(Fragmento de un conjunto de datos)
==========

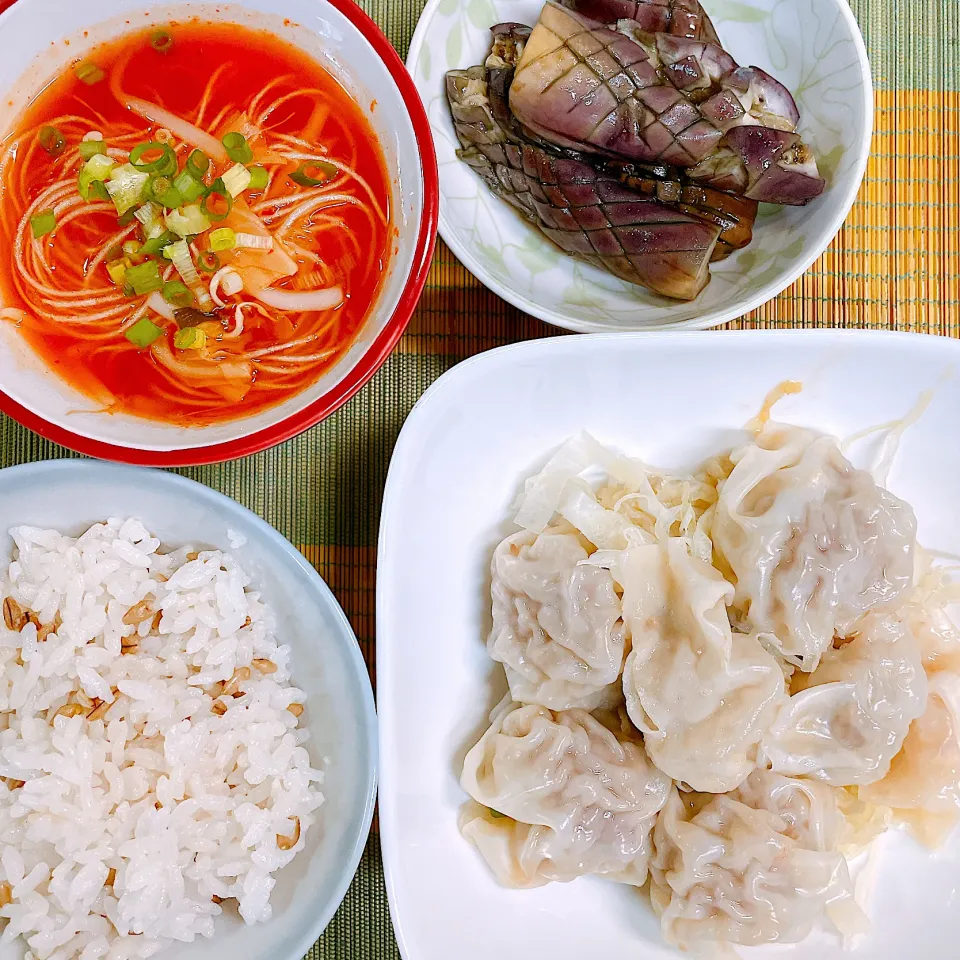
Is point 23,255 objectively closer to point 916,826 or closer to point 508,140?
point 508,140

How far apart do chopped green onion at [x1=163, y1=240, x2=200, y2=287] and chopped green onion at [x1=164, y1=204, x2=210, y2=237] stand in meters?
0.02

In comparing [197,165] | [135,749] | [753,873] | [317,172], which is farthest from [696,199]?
[135,749]

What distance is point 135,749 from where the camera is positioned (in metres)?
1.68

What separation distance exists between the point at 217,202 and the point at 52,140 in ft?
1.13

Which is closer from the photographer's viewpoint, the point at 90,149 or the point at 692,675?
the point at 90,149

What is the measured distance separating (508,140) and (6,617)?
144 cm

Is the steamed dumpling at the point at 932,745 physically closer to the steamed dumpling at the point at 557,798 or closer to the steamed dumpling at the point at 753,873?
the steamed dumpling at the point at 753,873

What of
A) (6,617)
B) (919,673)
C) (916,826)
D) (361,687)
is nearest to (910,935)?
(916,826)

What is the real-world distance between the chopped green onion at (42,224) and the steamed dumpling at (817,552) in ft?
4.69

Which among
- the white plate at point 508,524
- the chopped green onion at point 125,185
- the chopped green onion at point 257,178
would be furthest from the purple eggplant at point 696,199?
the chopped green onion at point 125,185

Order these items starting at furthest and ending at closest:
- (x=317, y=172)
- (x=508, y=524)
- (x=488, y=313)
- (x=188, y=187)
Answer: (x=488, y=313) → (x=508, y=524) → (x=317, y=172) → (x=188, y=187)

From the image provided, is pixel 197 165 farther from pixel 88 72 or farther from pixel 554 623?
pixel 554 623

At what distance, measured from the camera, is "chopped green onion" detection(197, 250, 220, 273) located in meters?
1.55

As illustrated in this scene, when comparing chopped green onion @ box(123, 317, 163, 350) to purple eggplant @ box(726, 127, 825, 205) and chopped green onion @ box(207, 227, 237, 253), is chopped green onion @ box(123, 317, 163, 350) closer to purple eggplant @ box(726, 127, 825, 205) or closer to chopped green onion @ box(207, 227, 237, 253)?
chopped green onion @ box(207, 227, 237, 253)
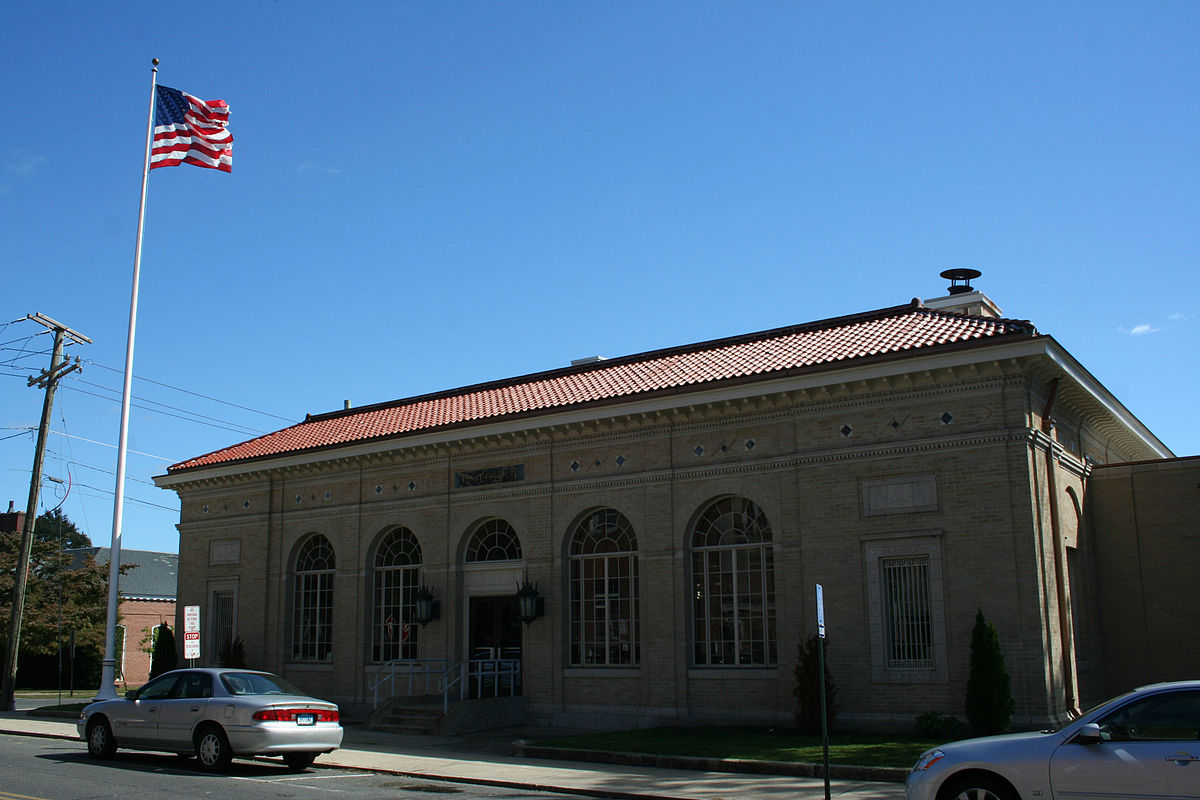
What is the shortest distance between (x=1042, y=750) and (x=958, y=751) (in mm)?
742

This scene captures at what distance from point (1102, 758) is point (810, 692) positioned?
991cm

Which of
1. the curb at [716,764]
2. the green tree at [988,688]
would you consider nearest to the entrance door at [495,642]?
the curb at [716,764]

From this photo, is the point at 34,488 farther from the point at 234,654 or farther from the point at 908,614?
the point at 908,614

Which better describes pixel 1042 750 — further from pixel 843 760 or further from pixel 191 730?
pixel 191 730

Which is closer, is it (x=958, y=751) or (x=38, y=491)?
(x=958, y=751)

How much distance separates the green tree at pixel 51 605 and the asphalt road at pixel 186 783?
28.3m

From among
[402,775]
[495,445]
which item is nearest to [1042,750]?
[402,775]

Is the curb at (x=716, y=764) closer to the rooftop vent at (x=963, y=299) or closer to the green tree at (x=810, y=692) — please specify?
the green tree at (x=810, y=692)

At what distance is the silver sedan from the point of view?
49.2 ft

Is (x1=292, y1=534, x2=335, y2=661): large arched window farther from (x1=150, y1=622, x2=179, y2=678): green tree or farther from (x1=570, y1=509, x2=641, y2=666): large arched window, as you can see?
(x1=570, y1=509, x2=641, y2=666): large arched window

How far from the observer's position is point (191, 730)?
50.6 feet

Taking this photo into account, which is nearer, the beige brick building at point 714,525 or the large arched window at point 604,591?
the beige brick building at point 714,525

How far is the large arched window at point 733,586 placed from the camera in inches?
800

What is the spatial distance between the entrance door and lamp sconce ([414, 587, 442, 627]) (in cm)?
84
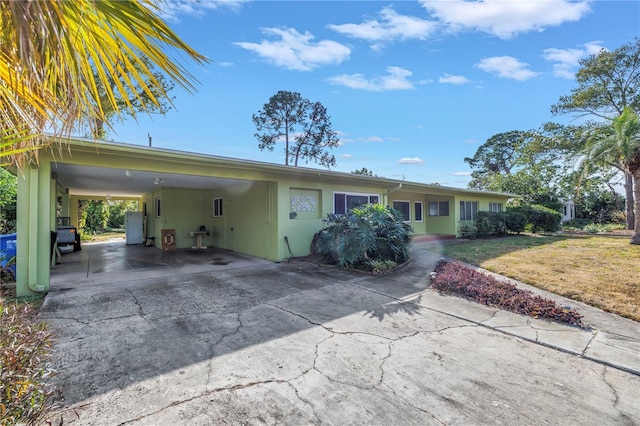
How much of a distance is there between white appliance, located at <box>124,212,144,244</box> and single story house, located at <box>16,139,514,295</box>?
318 millimetres

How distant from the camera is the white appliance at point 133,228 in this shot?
46.8 feet

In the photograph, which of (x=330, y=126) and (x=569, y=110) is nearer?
(x=569, y=110)

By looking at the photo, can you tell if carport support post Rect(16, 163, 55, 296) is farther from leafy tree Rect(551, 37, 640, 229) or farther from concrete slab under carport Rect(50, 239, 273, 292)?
leafy tree Rect(551, 37, 640, 229)

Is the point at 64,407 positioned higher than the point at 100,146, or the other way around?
the point at 100,146

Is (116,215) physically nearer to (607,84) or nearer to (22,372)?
(22,372)

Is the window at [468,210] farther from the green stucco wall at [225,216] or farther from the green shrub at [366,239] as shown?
the green stucco wall at [225,216]

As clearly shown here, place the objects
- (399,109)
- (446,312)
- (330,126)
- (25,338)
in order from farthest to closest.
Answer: (330,126), (399,109), (446,312), (25,338)

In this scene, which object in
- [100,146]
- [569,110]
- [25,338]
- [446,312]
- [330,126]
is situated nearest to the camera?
[25,338]

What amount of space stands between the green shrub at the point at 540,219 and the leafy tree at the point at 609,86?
4.80 meters

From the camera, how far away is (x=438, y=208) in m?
16.4

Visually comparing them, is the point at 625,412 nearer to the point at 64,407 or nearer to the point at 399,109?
the point at 64,407

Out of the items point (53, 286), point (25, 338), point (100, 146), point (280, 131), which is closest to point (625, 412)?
point (25, 338)

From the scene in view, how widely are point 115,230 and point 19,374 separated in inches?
990

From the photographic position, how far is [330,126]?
25.3m
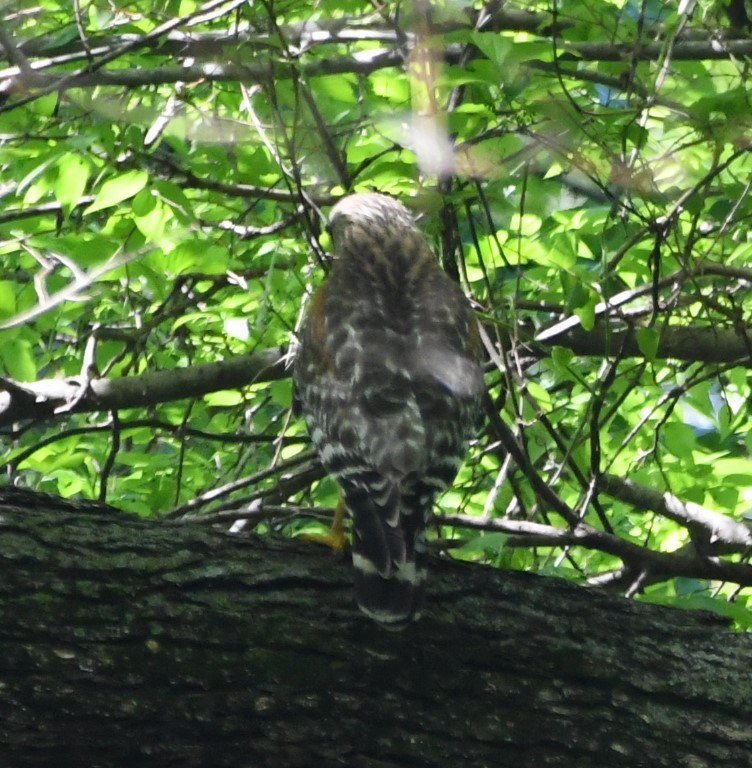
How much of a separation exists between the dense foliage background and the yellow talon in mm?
76

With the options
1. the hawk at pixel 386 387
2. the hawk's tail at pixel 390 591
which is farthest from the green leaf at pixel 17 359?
the hawk's tail at pixel 390 591

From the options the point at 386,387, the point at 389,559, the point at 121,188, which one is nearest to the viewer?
the point at 389,559

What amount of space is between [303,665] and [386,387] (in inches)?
33.6

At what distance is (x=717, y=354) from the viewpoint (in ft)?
12.5

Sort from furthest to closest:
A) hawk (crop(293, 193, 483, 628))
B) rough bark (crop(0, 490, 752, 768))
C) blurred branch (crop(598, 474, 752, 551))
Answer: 1. blurred branch (crop(598, 474, 752, 551))
2. hawk (crop(293, 193, 483, 628))
3. rough bark (crop(0, 490, 752, 768))

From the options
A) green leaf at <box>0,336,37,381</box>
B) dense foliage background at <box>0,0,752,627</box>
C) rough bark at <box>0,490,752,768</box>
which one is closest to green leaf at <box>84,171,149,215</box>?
dense foliage background at <box>0,0,752,627</box>

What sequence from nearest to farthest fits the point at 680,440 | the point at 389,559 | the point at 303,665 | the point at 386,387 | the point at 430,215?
the point at 303,665
the point at 389,559
the point at 386,387
the point at 430,215
the point at 680,440

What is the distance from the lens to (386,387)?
3084 mm

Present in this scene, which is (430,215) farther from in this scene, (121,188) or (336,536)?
(336,536)

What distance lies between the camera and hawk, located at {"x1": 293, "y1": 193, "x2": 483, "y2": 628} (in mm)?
2701

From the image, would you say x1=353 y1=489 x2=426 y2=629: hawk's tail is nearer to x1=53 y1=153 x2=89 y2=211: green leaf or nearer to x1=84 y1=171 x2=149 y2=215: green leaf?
x1=84 y1=171 x2=149 y2=215: green leaf

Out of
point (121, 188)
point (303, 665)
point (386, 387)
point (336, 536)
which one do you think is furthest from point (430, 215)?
point (303, 665)

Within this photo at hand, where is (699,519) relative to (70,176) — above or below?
below

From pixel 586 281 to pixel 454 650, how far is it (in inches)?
46.0
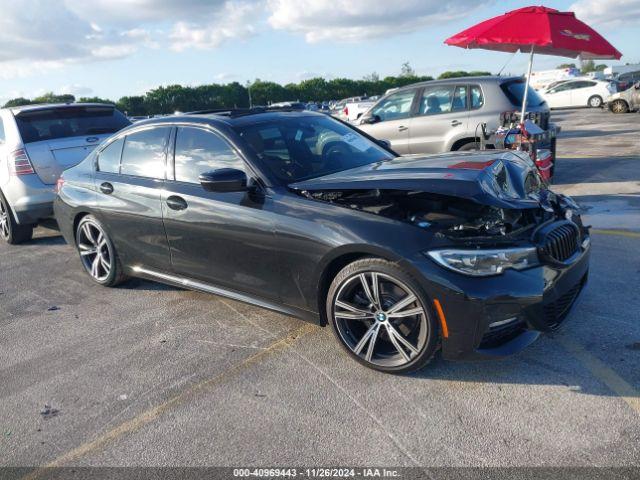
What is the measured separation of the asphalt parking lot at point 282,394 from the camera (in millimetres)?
2719

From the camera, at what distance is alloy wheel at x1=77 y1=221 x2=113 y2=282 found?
5.25 metres

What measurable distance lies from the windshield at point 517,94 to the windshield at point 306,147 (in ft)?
14.3

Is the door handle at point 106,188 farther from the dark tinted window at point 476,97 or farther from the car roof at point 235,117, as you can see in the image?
the dark tinted window at point 476,97

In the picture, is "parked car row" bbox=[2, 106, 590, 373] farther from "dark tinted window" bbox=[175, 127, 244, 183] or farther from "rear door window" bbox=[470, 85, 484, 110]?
"rear door window" bbox=[470, 85, 484, 110]

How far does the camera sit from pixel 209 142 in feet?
13.8

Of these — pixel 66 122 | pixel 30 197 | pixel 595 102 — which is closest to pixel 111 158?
pixel 30 197

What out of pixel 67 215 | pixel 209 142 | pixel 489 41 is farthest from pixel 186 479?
pixel 489 41

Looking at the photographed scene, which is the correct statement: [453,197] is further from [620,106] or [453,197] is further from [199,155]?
[620,106]

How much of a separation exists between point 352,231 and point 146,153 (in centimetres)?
230

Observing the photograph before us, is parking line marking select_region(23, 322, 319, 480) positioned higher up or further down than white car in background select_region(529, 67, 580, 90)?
further down

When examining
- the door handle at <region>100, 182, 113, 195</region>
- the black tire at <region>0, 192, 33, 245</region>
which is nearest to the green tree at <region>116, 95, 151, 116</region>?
the black tire at <region>0, 192, 33, 245</region>

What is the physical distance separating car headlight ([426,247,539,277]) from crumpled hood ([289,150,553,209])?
421 mm

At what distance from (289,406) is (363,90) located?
61.4 metres

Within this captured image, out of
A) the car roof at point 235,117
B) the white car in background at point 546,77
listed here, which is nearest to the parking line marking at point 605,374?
the car roof at point 235,117
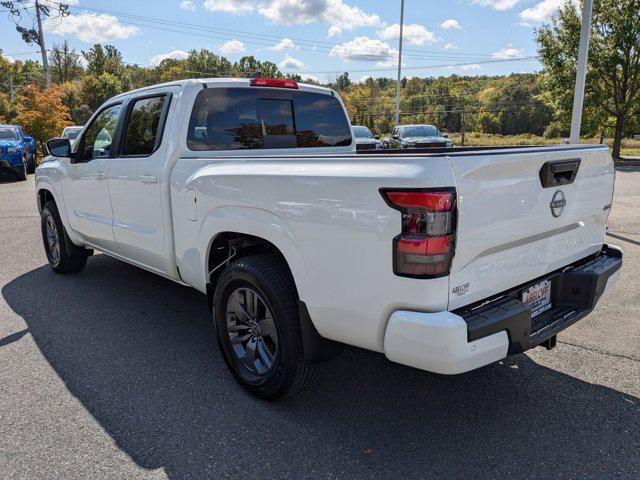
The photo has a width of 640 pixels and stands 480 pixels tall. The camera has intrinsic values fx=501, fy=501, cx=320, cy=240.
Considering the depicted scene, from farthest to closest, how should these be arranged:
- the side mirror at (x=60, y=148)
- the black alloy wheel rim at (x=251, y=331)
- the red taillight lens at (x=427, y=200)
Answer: the side mirror at (x=60, y=148) < the black alloy wheel rim at (x=251, y=331) < the red taillight lens at (x=427, y=200)

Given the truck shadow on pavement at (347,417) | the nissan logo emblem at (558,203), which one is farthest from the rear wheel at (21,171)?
the nissan logo emblem at (558,203)

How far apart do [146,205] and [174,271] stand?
0.57 meters

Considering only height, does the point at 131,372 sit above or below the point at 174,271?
below

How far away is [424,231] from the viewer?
2125mm

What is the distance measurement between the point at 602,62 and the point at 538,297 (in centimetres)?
2233

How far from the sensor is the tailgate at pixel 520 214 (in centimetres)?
223

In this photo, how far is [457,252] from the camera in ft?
7.20

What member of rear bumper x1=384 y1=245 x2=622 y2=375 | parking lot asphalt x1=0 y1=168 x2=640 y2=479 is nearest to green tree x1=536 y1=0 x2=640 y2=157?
parking lot asphalt x1=0 y1=168 x2=640 y2=479

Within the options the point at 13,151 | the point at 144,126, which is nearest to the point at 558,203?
the point at 144,126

==========

Tus instrucciones
Reescribe todo lo que va desde la línea que contiene "Which is closer from" hasta la línea que contiene "Answer: (x=488, y=313)", ambas incluidas, cambiando "photographer's viewpoint" por "camera's viewpoint" y dejando intacto todo lo demás.

Respuesta a la tarea
Which is closer from the camera's viewpoint, the point at 90,149 or the point at 692,675?
the point at 90,149

What is the measured distance separating (508,140) and (6,617)?
144 cm

Is the steamed dumpling at the point at 932,745 physically closer to the steamed dumpling at the point at 557,798 or closer to the steamed dumpling at the point at 753,873?
the steamed dumpling at the point at 753,873

What of
A) (6,617)
B) (919,673)
C) (916,826)
D) (361,687)
is nearest to (910,935)?
(916,826)

What is the real-world distance between the chopped green onion at (42,224) and the steamed dumpling at (817,552) in ft?
4.69

Which among
- the white plate at point 508,524
- the chopped green onion at point 125,185
- the chopped green onion at point 257,178
would be furthest from the purple eggplant at point 696,199?
the chopped green onion at point 125,185

Order these items starting at furthest and ending at closest:
- (x=317, y=172)
- (x=508, y=524)
- (x=488, y=313)
- (x=188, y=187)
Answer: (x=488, y=313) → (x=508, y=524) → (x=317, y=172) → (x=188, y=187)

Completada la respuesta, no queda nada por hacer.